Please Revert Patch “Neutering” FireFox’s use of Apple APIs for Text Recognition in Images

abc · February 6, 2024, 8:32am

I read this announcement. Please revert the few patches. It is not a bug.

Bug tor-browser#42057: Disable Platform text-recognition functionality

I believe the analysis behind removing this feature Mozilla included, is wrong.

In 2017 it was known Apple was going to start with on-device analyses.

There was never any question Apple was going to pull the stunts marketing-oriented companies were/are doing, sending your images and text to them for scrutiny, analysis, and retention; and then try to profit from it.

2021-06-07 TheVerge.com

Apple says the feature is enabled using “deep neural networks” and “on-device intelligence,” with the latter being the company’s preferred phrasing for machine learning. (It stresses Apple’s privacy-heavy approach to AI, which focuses on processing data on-device rather than sending it to the cloud.)

2021-07-20 MacWorld.com: Live Text in macOS Monterey destroys these paid text extraction apps

In the upcoming release of macOS 12 Monterey (as well as in iOS 15 and iPadOS 15), Safari automatically recognizes text in images on a web page and in the Photos app when you’re viewing an image. You can select and copy that text. The feature requires Apple’s neural engine, available in M1 Apple silicon Macs and mobiles with an A12 Bionic chip or later, which appeared starting in some iPhones in 2018 and some iPads in 2019. You can test this out using the public beta. It does an excellent job.

2021-09-29 CNBC.com

While object recognition has been around for a while, Apple says that its implementation differs because it happens on the device, instead of on a cloud server.

2021-09-21 9to5mac.com quoting Apple:

iOS 15 uses secure on-device intelligence

Apple API Docs: Recognizing Text in Images

Add text-recognition features to your app using the Vision framework.

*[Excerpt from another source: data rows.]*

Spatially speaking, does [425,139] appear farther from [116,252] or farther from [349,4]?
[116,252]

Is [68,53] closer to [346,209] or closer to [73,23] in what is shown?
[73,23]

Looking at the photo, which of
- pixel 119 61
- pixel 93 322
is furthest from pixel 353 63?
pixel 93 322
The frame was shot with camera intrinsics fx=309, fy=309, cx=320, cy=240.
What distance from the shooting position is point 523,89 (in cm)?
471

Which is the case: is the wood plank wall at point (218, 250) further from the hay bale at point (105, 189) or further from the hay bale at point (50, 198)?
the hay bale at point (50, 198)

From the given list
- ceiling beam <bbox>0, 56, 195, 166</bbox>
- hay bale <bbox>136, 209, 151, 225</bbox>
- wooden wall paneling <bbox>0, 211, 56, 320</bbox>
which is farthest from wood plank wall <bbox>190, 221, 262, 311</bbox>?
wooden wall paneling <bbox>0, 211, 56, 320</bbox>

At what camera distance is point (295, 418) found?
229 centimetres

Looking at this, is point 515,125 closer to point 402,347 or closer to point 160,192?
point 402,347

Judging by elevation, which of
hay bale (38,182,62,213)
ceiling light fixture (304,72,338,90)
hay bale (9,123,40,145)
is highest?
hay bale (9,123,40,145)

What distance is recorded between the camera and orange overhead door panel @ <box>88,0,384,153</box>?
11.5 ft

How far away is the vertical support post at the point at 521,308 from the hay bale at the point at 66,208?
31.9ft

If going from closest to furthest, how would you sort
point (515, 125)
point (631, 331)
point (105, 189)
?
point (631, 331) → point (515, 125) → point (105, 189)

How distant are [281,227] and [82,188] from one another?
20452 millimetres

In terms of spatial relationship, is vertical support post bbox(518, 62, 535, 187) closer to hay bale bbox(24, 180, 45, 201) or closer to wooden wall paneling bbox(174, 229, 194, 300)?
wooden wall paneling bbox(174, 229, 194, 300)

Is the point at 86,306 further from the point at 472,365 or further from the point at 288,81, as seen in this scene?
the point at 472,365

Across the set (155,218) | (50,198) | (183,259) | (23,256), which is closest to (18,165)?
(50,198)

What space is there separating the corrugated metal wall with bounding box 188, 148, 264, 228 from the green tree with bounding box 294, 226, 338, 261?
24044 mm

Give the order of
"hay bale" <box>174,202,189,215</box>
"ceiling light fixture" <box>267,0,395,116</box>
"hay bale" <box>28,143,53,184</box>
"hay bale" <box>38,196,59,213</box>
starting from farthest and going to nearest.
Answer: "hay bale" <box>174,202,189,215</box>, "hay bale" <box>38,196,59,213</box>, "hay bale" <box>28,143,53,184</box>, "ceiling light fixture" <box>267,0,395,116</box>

Apple API Docs: Detecting Objects in Still Images

You can initialize a VNImageRequestHandler from image data in the following formats:

Image data compressed or held in memory, as you might receive over a network connection. For example, photos downloaded from a website or the cloud fall into this category.

Emphasis mine.

Bug tor-browser#42057: Disable Platform text-recognition functionality

Mozilla’s text recognition API is currently macOS only and calls out to these platfoms apis: Recognizing Text in Images | Apple Developer Documentation

In the future this could/should be replaced with local in-process OCR system like teseract ( https://github.com/tesseract-ocr/tesseract ). For now let’s neuter the global check to hard return false always and prevent all the dependent code paths from being taken.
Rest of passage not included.